Sofia Lundgren (born 20 September 1982) is a Swedish former footballer who played as a goalkeeper.

She has formerly played for leading Swedish teams such as Umeå IK and AIK before signing a two-year contract with Linköpings FC in the autumn of 2008.

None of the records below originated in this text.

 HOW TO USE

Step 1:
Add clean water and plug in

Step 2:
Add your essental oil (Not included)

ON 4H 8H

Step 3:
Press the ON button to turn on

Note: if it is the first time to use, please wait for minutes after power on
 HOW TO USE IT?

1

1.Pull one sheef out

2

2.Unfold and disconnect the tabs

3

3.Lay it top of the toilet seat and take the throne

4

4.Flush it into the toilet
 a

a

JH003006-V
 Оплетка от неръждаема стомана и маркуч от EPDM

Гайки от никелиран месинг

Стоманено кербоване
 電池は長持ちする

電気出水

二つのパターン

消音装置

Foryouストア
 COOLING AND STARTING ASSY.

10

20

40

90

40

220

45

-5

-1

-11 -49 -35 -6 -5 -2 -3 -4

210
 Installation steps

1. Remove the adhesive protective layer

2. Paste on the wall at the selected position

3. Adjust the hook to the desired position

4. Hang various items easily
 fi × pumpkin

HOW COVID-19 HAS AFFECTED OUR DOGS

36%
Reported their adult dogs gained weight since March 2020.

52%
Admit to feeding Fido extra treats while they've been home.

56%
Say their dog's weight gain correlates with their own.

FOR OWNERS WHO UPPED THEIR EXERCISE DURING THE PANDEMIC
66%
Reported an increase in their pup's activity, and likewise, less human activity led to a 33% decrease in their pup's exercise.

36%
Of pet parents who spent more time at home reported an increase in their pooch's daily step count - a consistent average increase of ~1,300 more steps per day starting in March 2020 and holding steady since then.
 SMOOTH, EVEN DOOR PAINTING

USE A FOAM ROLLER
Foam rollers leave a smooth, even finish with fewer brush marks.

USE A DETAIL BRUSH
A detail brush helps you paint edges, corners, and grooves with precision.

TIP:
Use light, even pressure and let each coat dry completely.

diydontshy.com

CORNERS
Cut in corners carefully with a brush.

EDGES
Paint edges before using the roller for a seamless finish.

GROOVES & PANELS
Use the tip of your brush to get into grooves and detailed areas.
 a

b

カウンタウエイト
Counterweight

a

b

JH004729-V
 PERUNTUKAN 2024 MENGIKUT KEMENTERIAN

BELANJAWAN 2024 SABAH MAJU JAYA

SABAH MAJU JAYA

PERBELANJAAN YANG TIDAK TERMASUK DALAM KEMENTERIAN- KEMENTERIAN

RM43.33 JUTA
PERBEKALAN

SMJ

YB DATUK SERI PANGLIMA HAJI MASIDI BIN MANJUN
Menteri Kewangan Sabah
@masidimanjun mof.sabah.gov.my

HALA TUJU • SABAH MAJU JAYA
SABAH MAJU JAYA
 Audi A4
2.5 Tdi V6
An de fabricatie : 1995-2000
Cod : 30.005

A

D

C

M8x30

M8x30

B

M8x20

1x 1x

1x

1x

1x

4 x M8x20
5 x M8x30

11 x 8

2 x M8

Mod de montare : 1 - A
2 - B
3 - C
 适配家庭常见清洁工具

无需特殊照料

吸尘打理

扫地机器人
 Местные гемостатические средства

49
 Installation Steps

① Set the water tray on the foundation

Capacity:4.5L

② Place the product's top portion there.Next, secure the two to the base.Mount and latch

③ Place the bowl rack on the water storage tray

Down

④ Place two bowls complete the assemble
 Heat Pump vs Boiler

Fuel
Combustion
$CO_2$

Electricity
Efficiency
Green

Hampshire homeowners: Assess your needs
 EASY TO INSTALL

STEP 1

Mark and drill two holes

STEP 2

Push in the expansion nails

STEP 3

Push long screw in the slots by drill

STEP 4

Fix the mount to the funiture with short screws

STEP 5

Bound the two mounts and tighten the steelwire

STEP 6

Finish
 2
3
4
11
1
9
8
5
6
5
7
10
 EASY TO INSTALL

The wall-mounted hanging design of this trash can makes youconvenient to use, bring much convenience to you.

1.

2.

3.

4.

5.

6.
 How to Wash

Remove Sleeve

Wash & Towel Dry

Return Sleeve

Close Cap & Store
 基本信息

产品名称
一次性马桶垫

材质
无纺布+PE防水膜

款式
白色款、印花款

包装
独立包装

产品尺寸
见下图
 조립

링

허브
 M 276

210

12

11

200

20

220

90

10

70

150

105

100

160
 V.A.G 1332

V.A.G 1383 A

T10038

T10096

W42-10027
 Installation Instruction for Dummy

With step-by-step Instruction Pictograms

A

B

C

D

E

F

Since making her national team debut in a 6–3 win over England in March 2002, Lundgren competed with Caroline Jönsson, Hedvig Lindahl and latterly Kristin Hammarström for the goalkeeper position.

When Lundgren was injured before the tournament, Maja Åström was drafted into Sweden's squad for UEFA Women's Euro 2005 as the third choice goalkeeper.

A back injury kept a frustrated Lundgren out of Sweden's 2013 Algarve Cup squad. The injury eventually kept Lundgren out of all football for one-and-a-half seasons. She signed for Damallsvenskan newcomers Hammarby IF DFF in January 2015. At the beginning of the 2016 season Lundgren signed a short-term contract with Swedish champions FC Rosengård. The contract was extended when Rosengård's first choice goalkeeper Erin McLeod suffered an anterior cruciate ligament injury and Zećira Mušović struggled to overcome a broken arm.